Got married recently but still obsessed over someone else sexually
I am (M30) studying PhD in the US. Recently came to Bangladesh and got married to a really sweet and caring girl and then left BD only after two weeks of our marriage. Before getting married, I had a short relationship with her. She showered me with love and care. As a result, I fell in love with her shortly and decided that she’s the one.

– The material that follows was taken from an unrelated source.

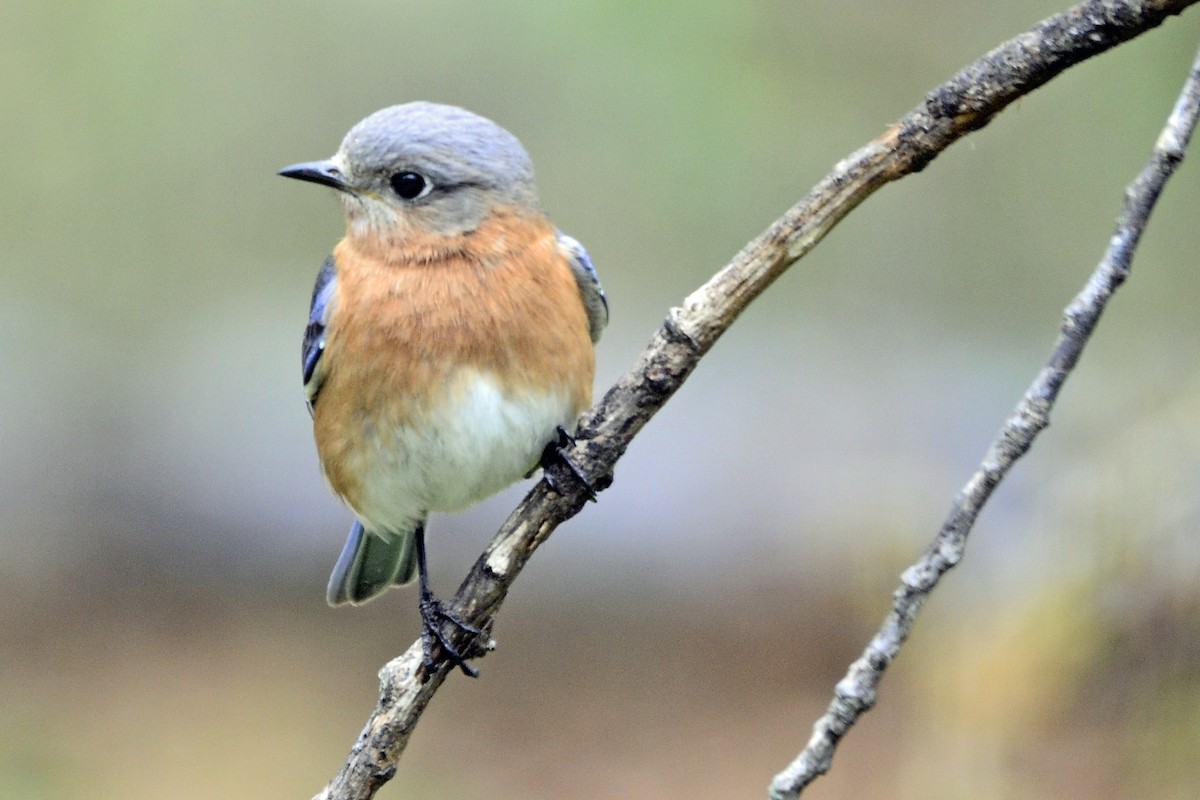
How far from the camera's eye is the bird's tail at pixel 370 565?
11.7 ft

Now, I used to have a crush on another girl. Later I found out that the feeling was mutual. She liked me as well. But I couldn’t feel any emotional connection with her after talking to her for a while. I couldn’t connect with her in terms of intellect, mutual interests, sense of humor etc. She didn’t seem like a “সংসারী" girl as well. So, I stopped it before getting serious. But she remained a sexual fantasy to me. Nobody could turn me on except her. She seems like the sexiest girl I have ever seen. I texted her from time to time. And she always indicated that she was still interested. However, I decided that getting married only for lust is not a good idea. So, I never get into something serious with her.
Then a few months earlier, I met with my current wife. Initially I felt a connection both emotionally and sexually. I thought I was finally moved on from my sexual fantasy over the other girl. So decided to get married. But now I am starting to regret. The girl I have married is beautiful, sweet, caring, and she puts efforts sexually as well. I don’t want to hurt her in any way. I am trying to give my best efforts to please her in every way. But day by day I am losing interest in her sexually and my old obsession is coming back.
I hope I could get over my obsession over this one particular girl and give all the love to my wife that she deserves. I hope everything would be okay once my wife gets her visa and starts living with me. Till then I hope I don’t do anything stupid.